After I finished it… I still love it. Not for the romance, or the haunting, but for the delicate and multi-pronged exploration of living in the era of a blooming scientific rationalism. Or put another way, the way the characters are living through a sea change in belief – from religion, to medicine, to urban-life, to gender and sexuality – all the while unaware that they are in the midst of this total transformation in a way of life. Sort of – you might suppose – the way a reader today could be forgiven for not noticing (or maybe not fully appreciating) the scale of change we are experiencing.

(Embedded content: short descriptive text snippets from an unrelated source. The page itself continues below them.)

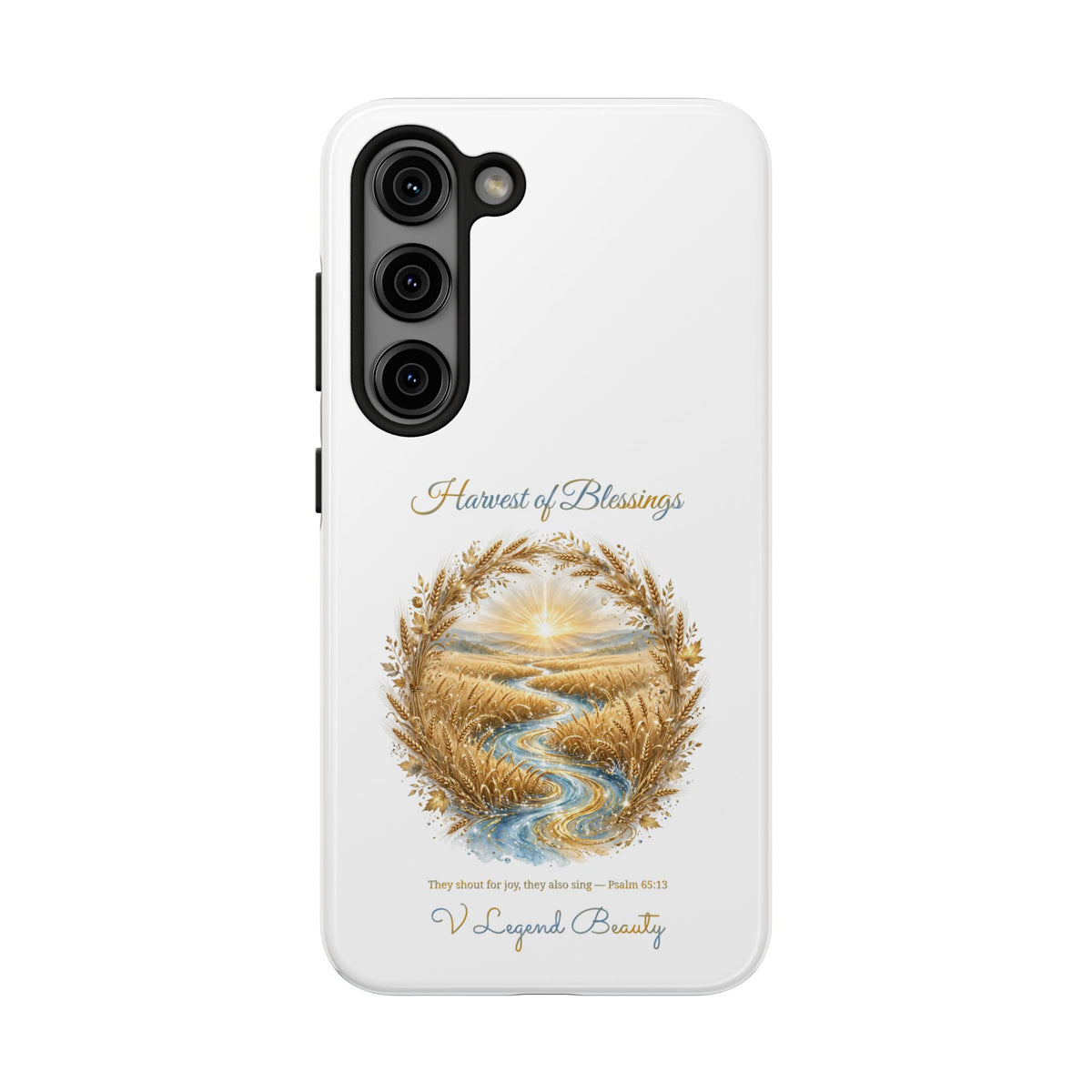 Harvest of Blessings Phone Case | Thanksgiving Christian Gift | V Legend Beauty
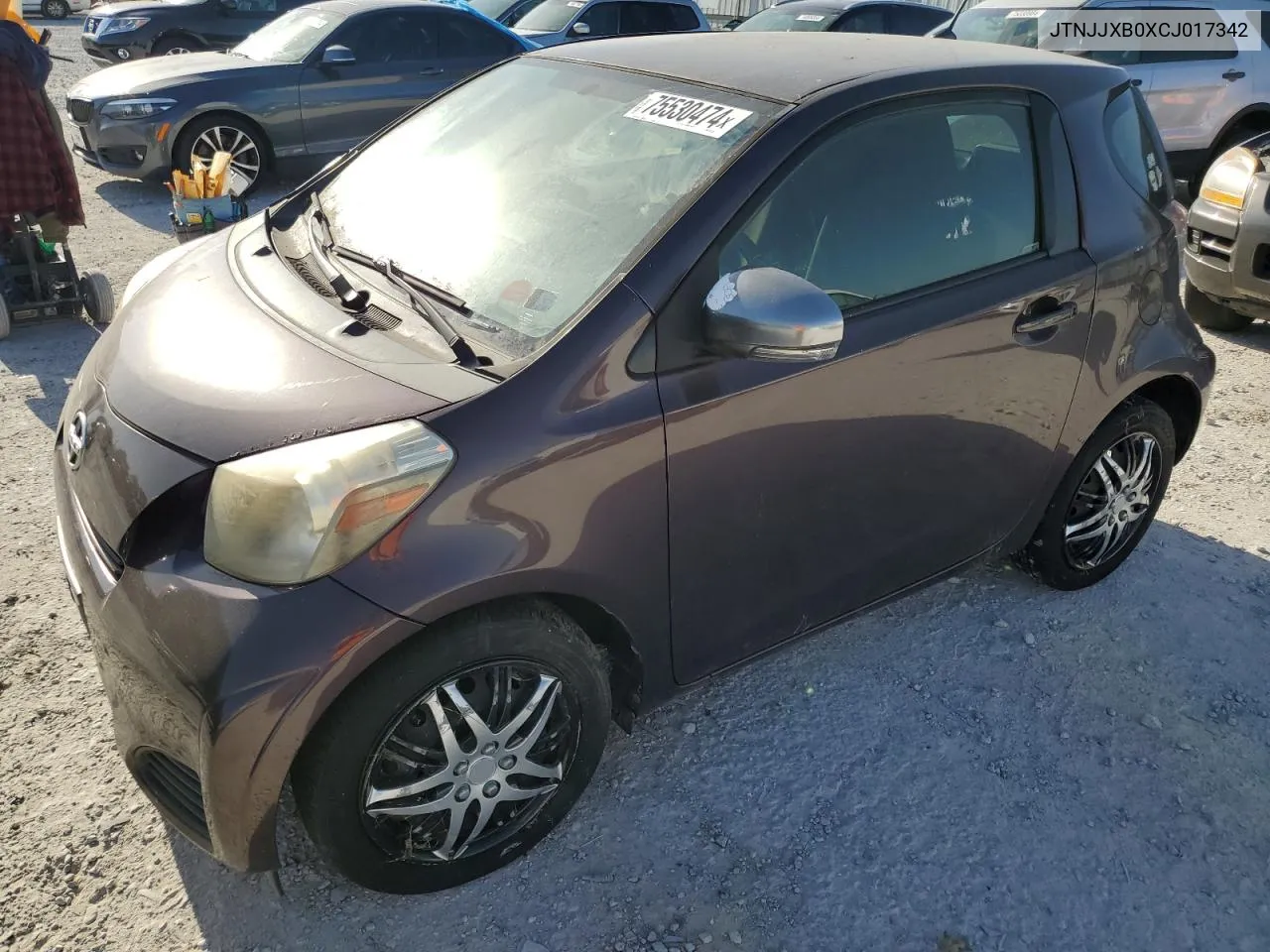 2012 Toyota Scion Iq VIN: JTNJJXB0XCJ017342 Lot: 75530474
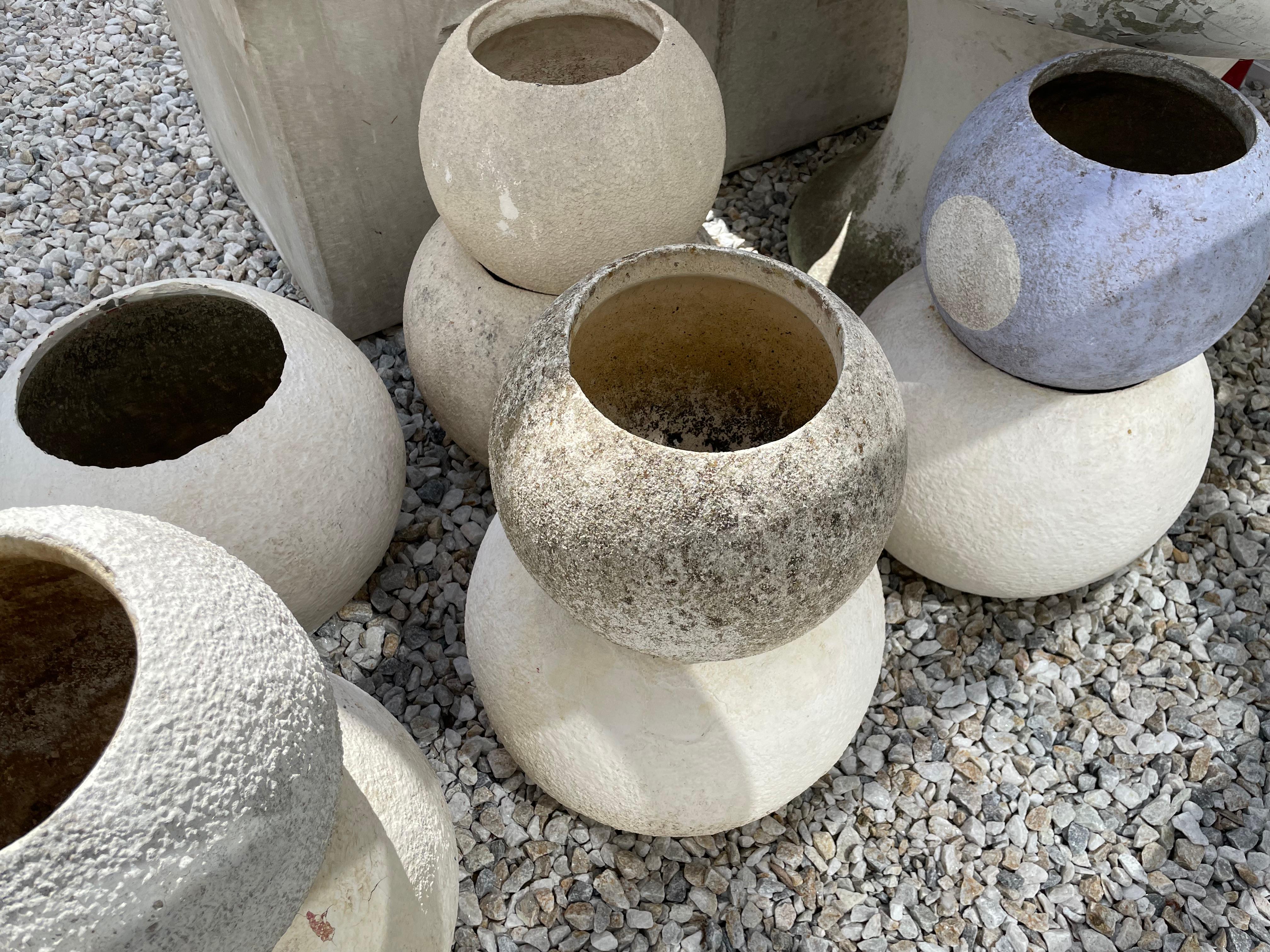 Swiss Concrete Ball Planters, 1960s For Sale 3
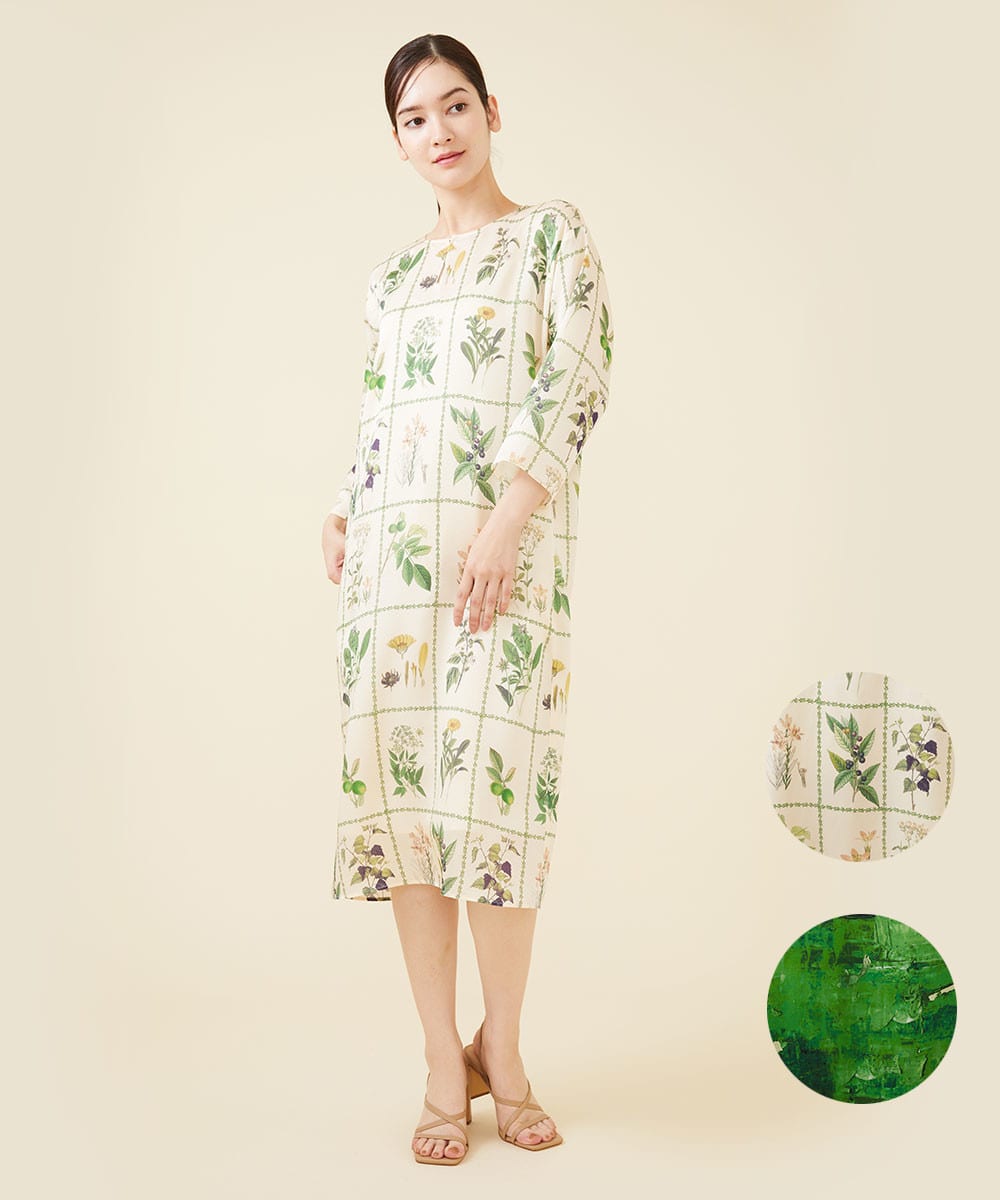 Botanical garden print dresses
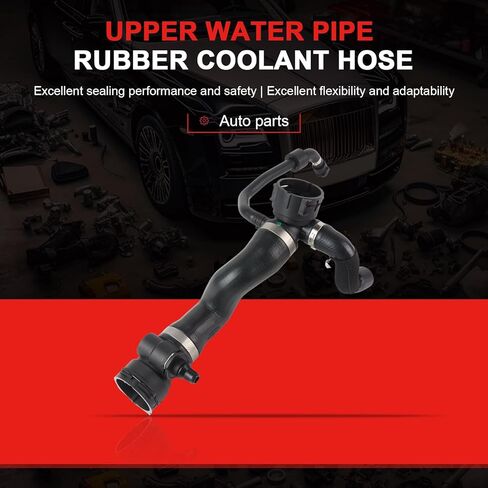 17127580955 Car Radiator Coolant Hose Expansion Tank Connection Upper Hose Replace# 17127580955 V203325 0840170 P226394 TM7133 707133 053301 0011025649 in Saudi Arabia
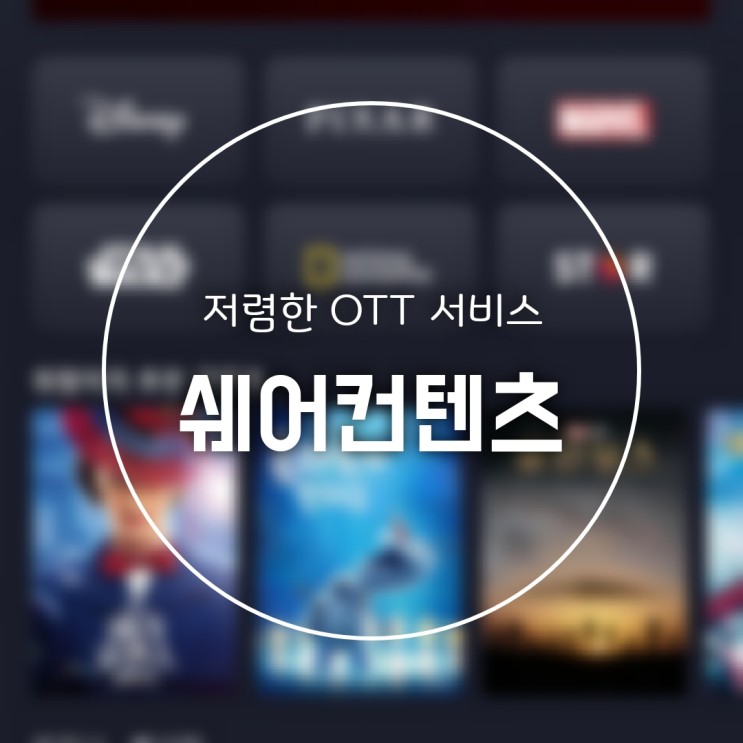 [쉐어컨텐츠] 넷플릭스, 디즈니플러스 가격 저렴하게 이용하는 방법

The novel achieves this web of change in the interwoven, and tightly connected characters and their particular preoccupations and love-interests. Our protagonist, Cora, finds herself widowed – happily so, her husband physical abused her for years – but while she is glad to be rid of him, she finds she is without a firm sense of herself, and sets off – with her son and ‘female companion’ to find herself. She quickly discovers her passions as a naturalist – fascinated by Darwin and intent on finding fossils. She ends up near Essex in a quaint-stuck-in-time-village, and encounters her antithesis in the form of the community Reverend, Will Ransome. Will, who believes, too, in reason, complicates Cora’s view of an absolute scientific explanation, by offering up faith and God as ideas worthy of contemplation, and necessary for a fully realized sense of self. The two quickly develop philosophical – and romantic – rapport, and the reader travels with them – and their pursuit of the Essex serpent – the lines of faith and reason.
Cora’s companion, Martha, has a passion for Marxism and social welfare. As well as a…. passion for Cora. Cora’s friend, the genius doctor, Luke Garret, pioneers the first open heart surgery. Her son, peculiar-without-a-name-for-his-peculiarity, troubles ideas of maternity and ‘wellness.’ Will’s wife, Stella, stands in for 19-century heroines of delicate beauty and in need of rescue – and, too, shows the shallowness of such simple representations. In them all we encounter the rush of the present running up against tradition and convention. Meanwhile, layered on them all is the hunt for the serpent, and the earnest debate among the townsfolk – less enlightened then our named characters – about how the beast can be assuaged.
The writing is lyrical (though at times I found the descriptions of the fog overly damp). The setting fully realized. It would be a great book to teach (if students could get past the 400 page threshold) and is a lovely book – I think – to read through a cold February. Which isn’t the same, really, as saying it will be deeply memorable, or is something urgent to add to your list. Rather, it’s a well-crafted novel doing good work at exploring what it means to be in the midst of a sea change. And I suppose there’s something timely in that.